▸ **TRECHO DO DOCUMENTO**
Yokohama, Japão. Final do Mundial de Clubes de 2006. Um ano após o Brasil recuperar o título, em vitória dramática do São Paulo sobre o Liverpool, outro campeão da CONMEBOL Libertadores teria uma missão (ainda mais) ingrata: superar o todo-poderoso Barcelona, à época com Ronaldinho Gaúcho, melhor jogador do mundo nos dois anos anteriores.
“Não tinha dúvida que íamos ganhar”, garantiu, quase 20 anos depois, Abel Braga, no segundo episódio do “Papo de Mundial”, programa da ESPN que reúne histórias sobre o torneio interclubes. “O Roberto Moreno era o observador. Nos quatro jogos que ele trouxe para eu analisar, o Barcelona perdeu praticamente do mesmo jeito. Nós sabíamos como jogava”.
O documento, ao qual a ESPN teve acesso, ainda serve de relíquia e ótimas lembranças até hoje. Nele, o olheiro do Internacional apontou os pontos fracos de um time que parecia mágico. O primeiro deles: Carles Puyol. Zagueiro formado na base e que levantaria todos os títulos pelo Barça, ele não enchia os olhos do observador.
“Se jogasse no Brasil, seria taxado como ‘grosso'”, escreveu Robertinho, para também apontar Eidur Gudjohnsen, limitado atacante da Islândia, como outro “patinho feio” do elenco catalão. “Não possui boa técnica, mas esse islandês tem presença de área”.
Puyol, é verdade, esteve envolvido no gol que deu o título mundial ao Inter. Foi o zagueiro que perdeu a dividida com Iarley, na origem do contra-ataque que acabou no pé direito de Adriano Gabiru. Uma vitória construída nos detalhes, na análise e na certeza que ela aconteceria antes de a bola rolar.

▸ **OBJETIVO DO EXERCÍCIO**
Repita palavra por palavra a passagem do texto sobre a final do Mundial de Clubes de 2006 que vai de "O documento, ao" até "olhos do observador.".

▸ **BLOCO DE DADOS**

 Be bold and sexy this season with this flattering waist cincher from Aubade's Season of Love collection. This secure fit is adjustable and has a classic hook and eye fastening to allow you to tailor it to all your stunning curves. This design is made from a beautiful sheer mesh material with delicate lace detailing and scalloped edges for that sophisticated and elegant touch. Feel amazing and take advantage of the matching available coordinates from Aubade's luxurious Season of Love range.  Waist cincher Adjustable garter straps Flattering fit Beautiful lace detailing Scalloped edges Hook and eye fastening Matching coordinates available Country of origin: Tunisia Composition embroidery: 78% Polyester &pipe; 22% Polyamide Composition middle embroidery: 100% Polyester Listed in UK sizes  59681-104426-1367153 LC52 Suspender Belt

▸ **RESPOSTA DA TAREFA**
O documento, ao qual a ESPN teve acesso, ainda serve de relíquia e ótimas lembranças até hoje. Nele, o olheiro do Internacional apontou os pontos fracos de um time que parecia mágico. O primeiro deles: Carles Puyol. Zagueiro formado na base e que levantaria todos os títulos pelo Barça, ele não enchia os olhos do observador.